The reading level for this article is All Levels
Owning a business is an uphill battle. The learning curve is steep and the competition is firmly entrenched. Only the strong stand a chance to survive to see their first stress-free, week-long vacation.
When a potential client phones in they have their client recommendations, the sales pitch that they’ve been around for 30 years (entirely mutually exclusive from competent), but it contains more expertise than you.
Personally, at the age of 25, these companies had the intimidation factor over me. It’s almost like in the Nintendo game Mike Tyson’s Punch Out where you are a 1/5 of the size of Mike Tyson…though, it’s real and it’s not just for money, it’s for pride and a career.
However, you are not alone. The information that you need to succeed comes from the American forefathers of business. My high school history teacher once wrote in big letters on the chalkboard, “Times change, people never do.”
In this instance, John D. Rockefeller has the wisdom and credentials to give you, the aspiring business owner, a place to begin – a positive mentality and view on life to gain.
“I do not think that there is any other quality so essential to success of any kind as the quality of perseverance. It overcomes almost everything, even nature.”
John D. Rockefeller
– Tenacity, not intelligence, is the biggest roadblock to success. In 2006, Time Magazine did a survey on where the Fortune 50 CEOs of this country went to college. It was like a Sweet 16 game, only this time Harvard got upset by the Texas college system.

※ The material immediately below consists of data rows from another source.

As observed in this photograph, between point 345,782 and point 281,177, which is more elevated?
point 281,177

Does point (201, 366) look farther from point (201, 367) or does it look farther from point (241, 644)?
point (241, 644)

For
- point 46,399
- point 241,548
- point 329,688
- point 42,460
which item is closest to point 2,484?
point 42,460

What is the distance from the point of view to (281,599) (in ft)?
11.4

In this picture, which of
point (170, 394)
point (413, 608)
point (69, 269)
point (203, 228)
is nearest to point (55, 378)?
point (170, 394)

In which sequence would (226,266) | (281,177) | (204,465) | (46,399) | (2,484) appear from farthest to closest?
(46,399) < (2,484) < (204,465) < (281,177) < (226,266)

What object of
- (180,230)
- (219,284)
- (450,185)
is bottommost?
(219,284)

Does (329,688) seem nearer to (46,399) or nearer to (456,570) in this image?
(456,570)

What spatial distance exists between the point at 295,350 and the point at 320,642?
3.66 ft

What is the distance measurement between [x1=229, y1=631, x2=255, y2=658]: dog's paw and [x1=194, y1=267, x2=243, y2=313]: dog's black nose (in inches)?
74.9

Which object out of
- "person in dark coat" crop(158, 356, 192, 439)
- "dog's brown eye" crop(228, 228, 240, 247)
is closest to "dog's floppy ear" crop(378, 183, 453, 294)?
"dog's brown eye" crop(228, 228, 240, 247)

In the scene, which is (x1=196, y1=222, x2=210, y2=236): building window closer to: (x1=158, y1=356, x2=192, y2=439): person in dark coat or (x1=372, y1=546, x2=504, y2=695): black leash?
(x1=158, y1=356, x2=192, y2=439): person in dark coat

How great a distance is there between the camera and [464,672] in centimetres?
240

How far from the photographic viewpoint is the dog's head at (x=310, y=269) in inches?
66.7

Tenacity is what makes our country great today. When Americans came from Europe to the States hundreds of years ago, they did it in preparation to hustle. It wasn’t the bluebloods who were rushing to take a miserable, sometimes deadly weekend trip over the Atlantic.
We were the Tired, Poor Huddled Masses that had the guts to realize that we were Tired and Poor. I would tell the young, aspiring entrepreneur that the ability to fight is in his or her blood, they simply just don’t know it. At the time, I didn’t.
“I know of nothing more despicable and pathetic than a man who devotes all the hours of the waking day to the making of money for money’s sake.”
John D. Rockefeller
As a young business owner, don’t chase money. Doing so can lead to unhappiness, failure or even worse, a loss of ethical conduct as you will be prone to breaking your integrity. If you let it, money can snap your integrity in two.
Instead, do what you are happy doing. There’s a good exercise that says if you were locked in a box forever and ever, and you were allowed to do one thing, what would it be? Yes. It is a morbid thought, albeit helpful.
You could be the best garbage man in the world and you’ll make enough money to leave your car collection to one of your 7 children. At the end of the day, the one driver to compete and go through what I’ve seen first hand is passion.
If you want to succeed, consider yourself married to your business. Though, if you love your wife, it’s not so bad, huh?
I have had many younger, aspiring entrepreneurs say, “Well, this industry is hot, I’m thinking about breaking into…”
The truth is that it’s not the hot or cold streak that an industry is going, it’s where you fit. I started and carried a staffing agency through what we’ll remember as our great depression. So, I worked out of an apartment. It was fun. I had less expenses and less responsibility.
I just think that John D. would agree with me when I recommend not to get into paper products…unless you’re oddly passionate about paper checks.